Mr McConaghy, better known as Doug, was born in Moree, New South Wales in 1928 and was educated in Moree and Sydney.

Doug undertook a five-year Optometry Technician apprenticeship at Ultimo Tech, before joining Sydney Technical College where he spent six years studying for his Diploma of Optometry.
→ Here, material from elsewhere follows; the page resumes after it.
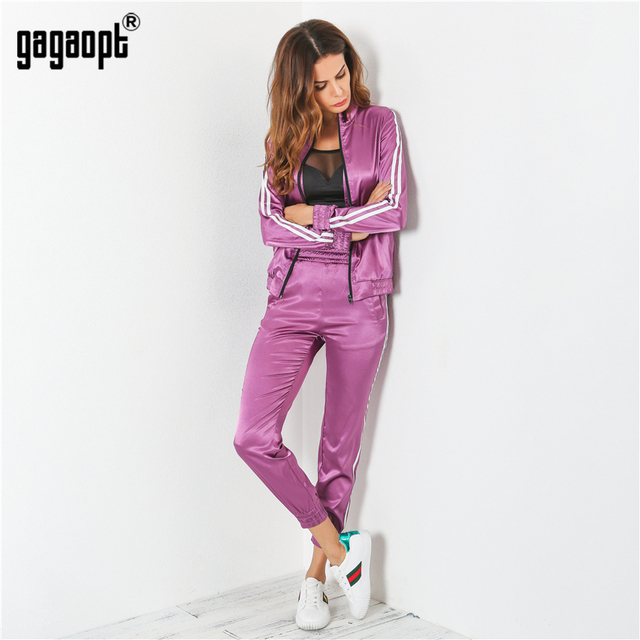 Gagaopt 2018 Tracksuit Women Spring Autumn Casual 2 Pieces Purple/Green Suit (Hooded Sweatshirt+Long Pants) Zipper Leisure Suits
After his studies, between 1950-1952, Doug travelled the world. He worked at a holiday camp and a tea house in England; looked after Ambon refugees in Indonesia; worked for prominent eye care company Bausch and Lomb in Toronto and a timber camp in the Canadian Rockies; and hitchhiked down the west coast of the US.

Doug started working as an optometrist in 1953 when he joined Gibb and Beeman in George St, Sydney. He operated four mobile optometry vans servicing the remote NSW communities of Hay, Lake Cargelligo, Temora, West Wyalong, Deniliquin, Corowa, Leeton and Yass, for six weeks at a time before returning to Sydney.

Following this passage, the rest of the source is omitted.